Comme notre jeunesse est belle ! Il est vrai que les institutions ont beaucoup de « sollicitude » à l’égard des jeunes (p. 16). « Même les plus pauvres d’entre eux ont droit à l’éducation, au système de santé et à l’aide sociale » (p. 10). Les institutions fournissent aussi des plates-formes de revendication. Il manque seulement parfois des « motifs de s’en prévaloir » (p. 15). Toutefois, « Par un effet inattendu, elles [les institutions] laissent à la marge une portion d’individus qui n’est pas toujours minime » (p. 19). S’éloignant des analyses de Michel Parazelli, Madeleine Gauthier y voit d’une part une « réactions aux normes » (crise d’adolescence ?) et d’autre part une « absence de défis dans le contexte de la vie privée » (p. 19). Formule largement tautologique avec la précédente, car cette absence concernerait des jeunes « qui se sentent trop encadrés » (p. 20). Autre phénomène surprenant : des taux de suicide ou d’accidents élevés chez les garçons. Par contre, les filles se caractériseraient par un taux de détresse psychologique élevé (p. 18). En choisissant d’aborder la santé sous le seul angle des différences entre sexes, Madeleine Gauthier passe sous silence le fait que les 15-24 ans connaissent, comme le signale Antoine-Lutumba Ntetu, un taux de détresse psychologique plus élevé que les autres classes d’âge de même que l’augmentation de la prévalence des problèmes de santé physique entre 1987 et 1998. Tout ne serait-il pas aussi beau sous le soleil ? Madeleine Gauthier le pressent-elle lorsqu’elle écrit que cette jeunesse rappelle peut-être « le réveil de la jeunesse qui a préparé la Révolution tranquille » (p. 22) ?

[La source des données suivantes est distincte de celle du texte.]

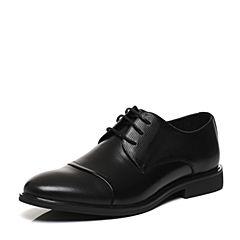 Belle/百丽2017春黑色牛皮革男皮鞋21602AM7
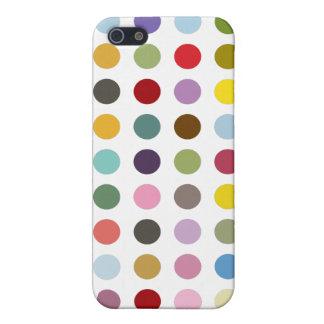 Polkadot de bubble-gum iPhone 5 case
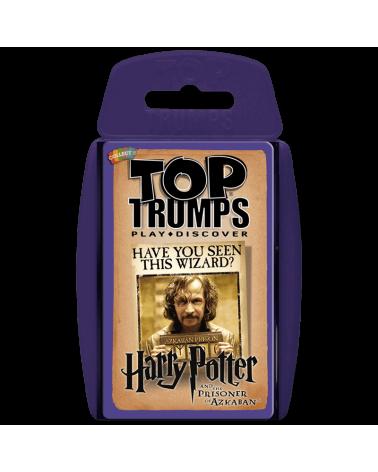 Top Trumps Harry Potter y El Prisionero de Azkaban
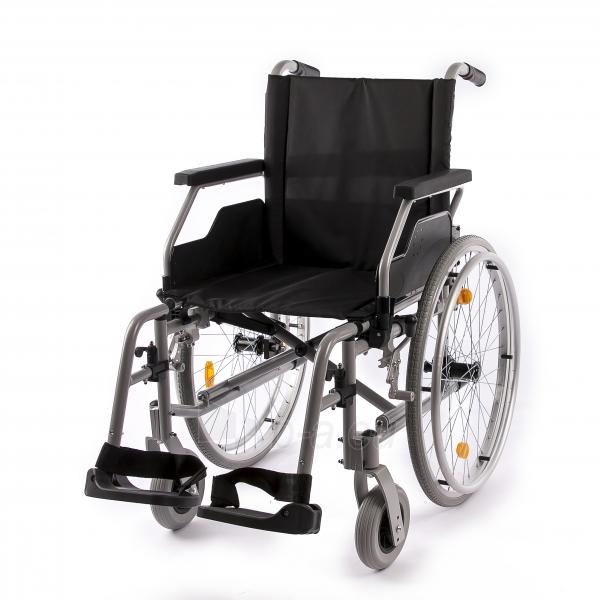 Neįgaliojo vežimėlis LightMan Start 04-030-2, 42 cm Paveikslėlis 1 iš 9 310820146281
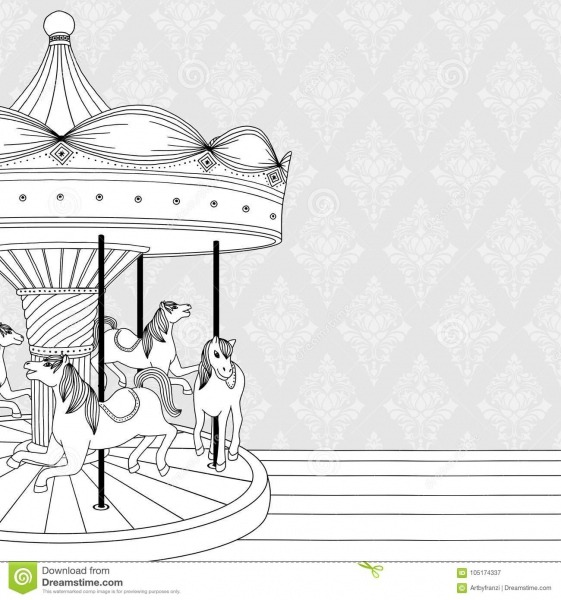 Desenho Preto & Branco Do Carrossel Do ` Das Crianças Ilustração
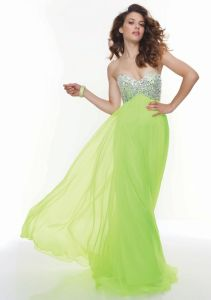 Beaded Sweetheart Organza Fashion Style Prom Dresses (PD3016) pictures & photos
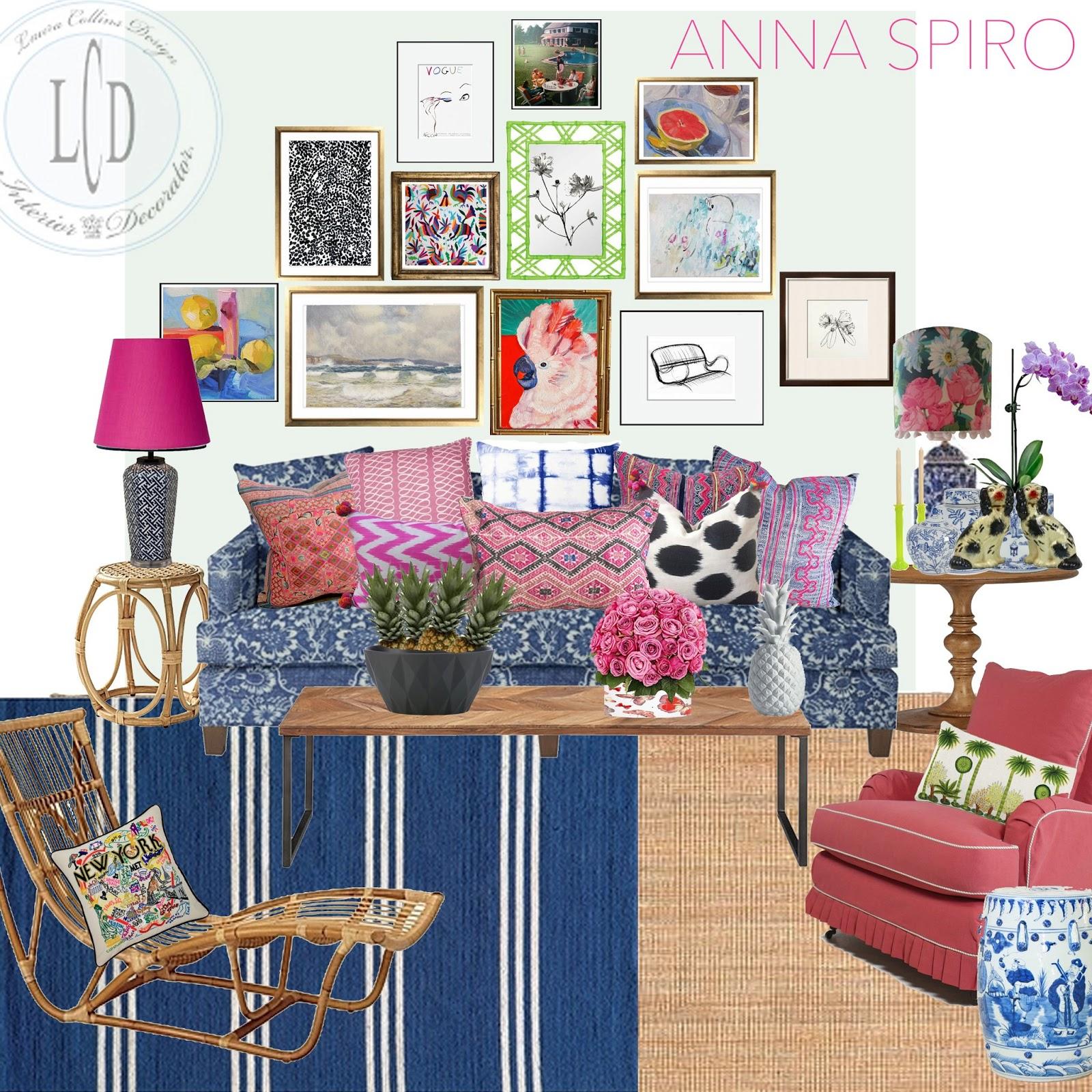 Anna Spiro 1600x1600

Madeleine Gauthier serait-elle victime de l’erreur numérique ? Le non-étudié (le non-chiffré) serait-il inopérant ? Par exemple, Claude Trottier et Claire Turcotte signalent que les différences d’accès aux études selon l’origine sociale « sont celles qui persistent le plus » (p. 49) et que les données à ce sujet sont « éparses » (p. 47). Madeleine Gauthier déclare pour sa part : « Bien que des différences socio-économiques continuent d’exister entre les jeunes Québécois eux-mêmes, elles sont rarement étudiées à partir des catégories classiques de classes sociales ou de classes d’âge. Ces catégories n’arrivent pas à rendre compte de la variété des manières d’être jeune aujourd’hui » (p. 10). Le sort des classes sociales, un concept fondateur de la sociologie classique, est vite réglé. Son voisinage avec la catégorie « classes d’âge » est pour le moins problématique dans un livre où jeunesse et âge sont synonymes.
Bref, un Regard sur… étroit et sans surprise : quelques écarts sont observés mais tout reste dans les parages du point de mire.